Large Displacement Solutions

This solar reflector uses a vacuum to pull the front and back surfaces together to focus the reflective surface. The deflected surface shape can be calculated using FEA, but the correct shape can only be computed with large deflection theory.

Stretched membrane heliostat

A stretched membrane heliostat

Surface model stretched membrane heliostat

A surface model of a stretched membrane heliostat reflector (not the same reflector as in the photo)
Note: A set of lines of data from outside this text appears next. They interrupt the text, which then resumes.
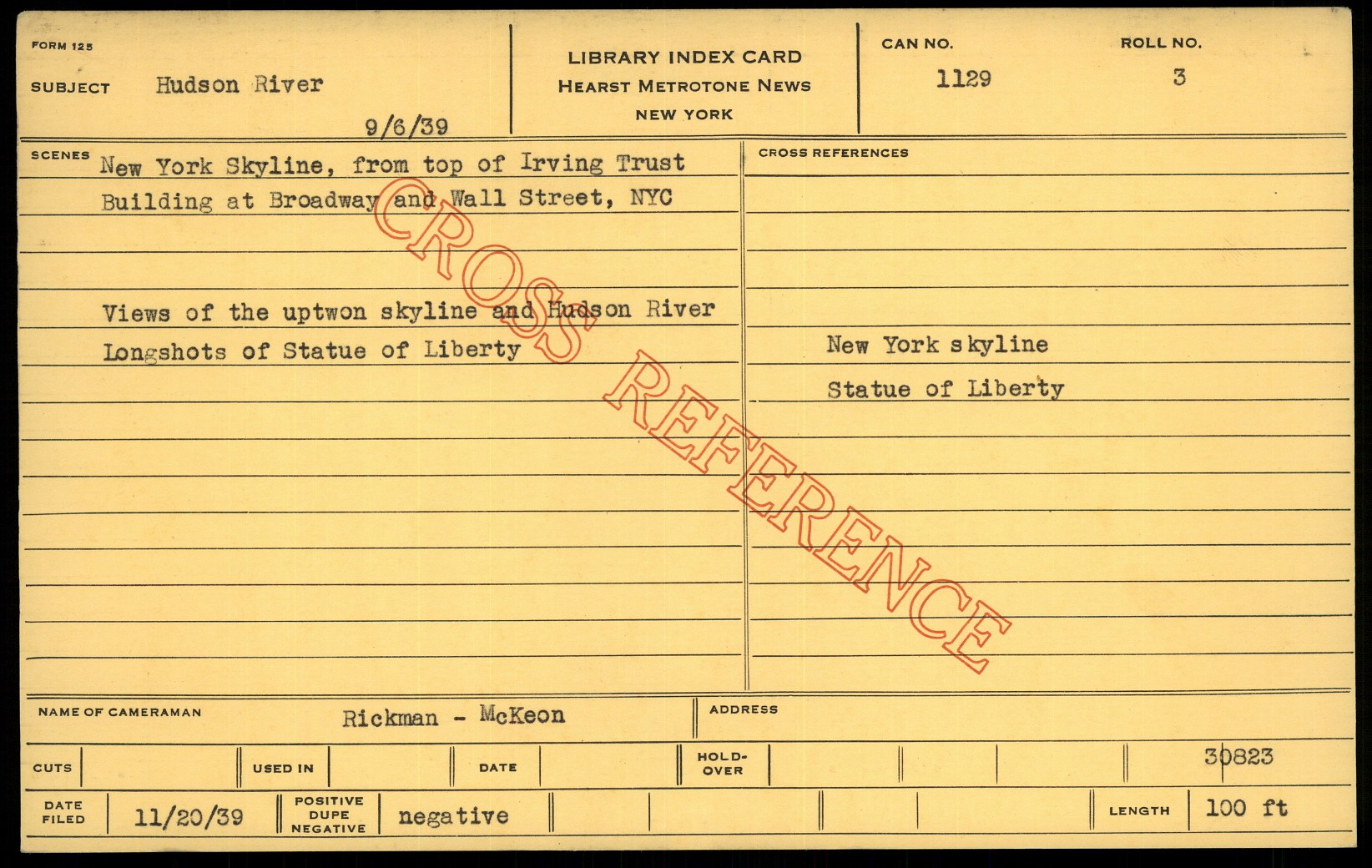 FORM 125

SUBJECT Hudson River

9/6/39

LIBRARY INDEX CARD
HEARST METROTONE NEWS
NEW YORK

CAN NO.
1129

ROLL NO.
3

SCENES New York Skyline, from top of Irving Trust Building at Broadway and Wall Street, NYC

Views of the uptwon skyline and Hudson River
Longshots of Statue of Liberty

CROSS REFERENCES

New York skyline
Statue of Liberty

NAME OF CAMERAMAN Rickman - McKeon

ADDRESS

CUTS

USED IN

DATE

HOLD-OVER

30823

DATE FILED 11/20/39

POSITIVE DUPE NEGATIVE negative

LENGTH 100 ft

CROSS REFERENCE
For this sample, a 0.064″ thick 16ft diameter stainless steel reflector is focused with a 0.1 psi vacuum. This reflector is studied first with linear theory:

0.1 psi vacuum applied to heliostat

A 0.1 psi vacuum is applied to create the focus by stretching the membrane

Linear theory results for heliostat

Initial linear theory results – the displacement is wrong (3235 inches!) – the two surfaces are shown passing through each other

What went wrong? The linear theory assumes that the stiffness of the reflector does not change as its shape changes. As a result the only stress computed is a flat panel bending stress. In reality, the application of the vacuum changes the shape from flat to spherical. After a very small deflection, the membrane stress in the deflected spherical shape is much higher than any bending stress.

Mesh for linear theory

Linear theory – no membrane stresses are reported for the mirror.

FEA Analysis for bending stresses

Linear theory – huge bending stresses are reported.

SolidWorks Simulation suggests using large displacement theory to solve the problem:

Solidworks Linear Static message

Large displacement theory is suggested for this study

From the SolidWorks Simulation help files:

The linear theory assumes small displacements… This approach may lead to inaccurate results or convergence difficulties in cases where these assumptions are not valid… The large displacement solution is needed when the acquired deformation alters the stiffness (ability of the structure to resist loads) significantly… The large displacement solution assumes that the stiffness changes during loading so it applies the load in steps and updates the stiffness for each solution step.

This perfectly describes this reflector. The application of a very small vacuum changes the shape from a flat plate to a curved shape. The correct analysis is membrane not bending.

SolidWorks Simulation applies the pressure in steps. The stiffness of the membrane is recalculated after each step. The large displacement solution takes a lot longer to run.

Solidworks Displacement at 3x

Large displacement theory deflection magnified 3x

Large displacement membrane stress plot

Large displacement membrane stress plot

Membrane stresses – the stresses are approximately those of a sphere (where the stress would be uniform across the whole surface).

Minimal stress results for large displacement theory

Minimal stress is shown in the large displacement theory bending stress results. Bending stresses are almost zero except at the fixed edges.

Graph of Deflection vs Location

A plot of the actual deflection vs the deflection for a true sphere shows that the shape is not truly spherical, which matches the membrane stress plot which shows a non uniform stress distribution. The linear theory plot is different in shape and magnitude.

The SolidWorks Simulation help file has useful information on using large displacement solutions.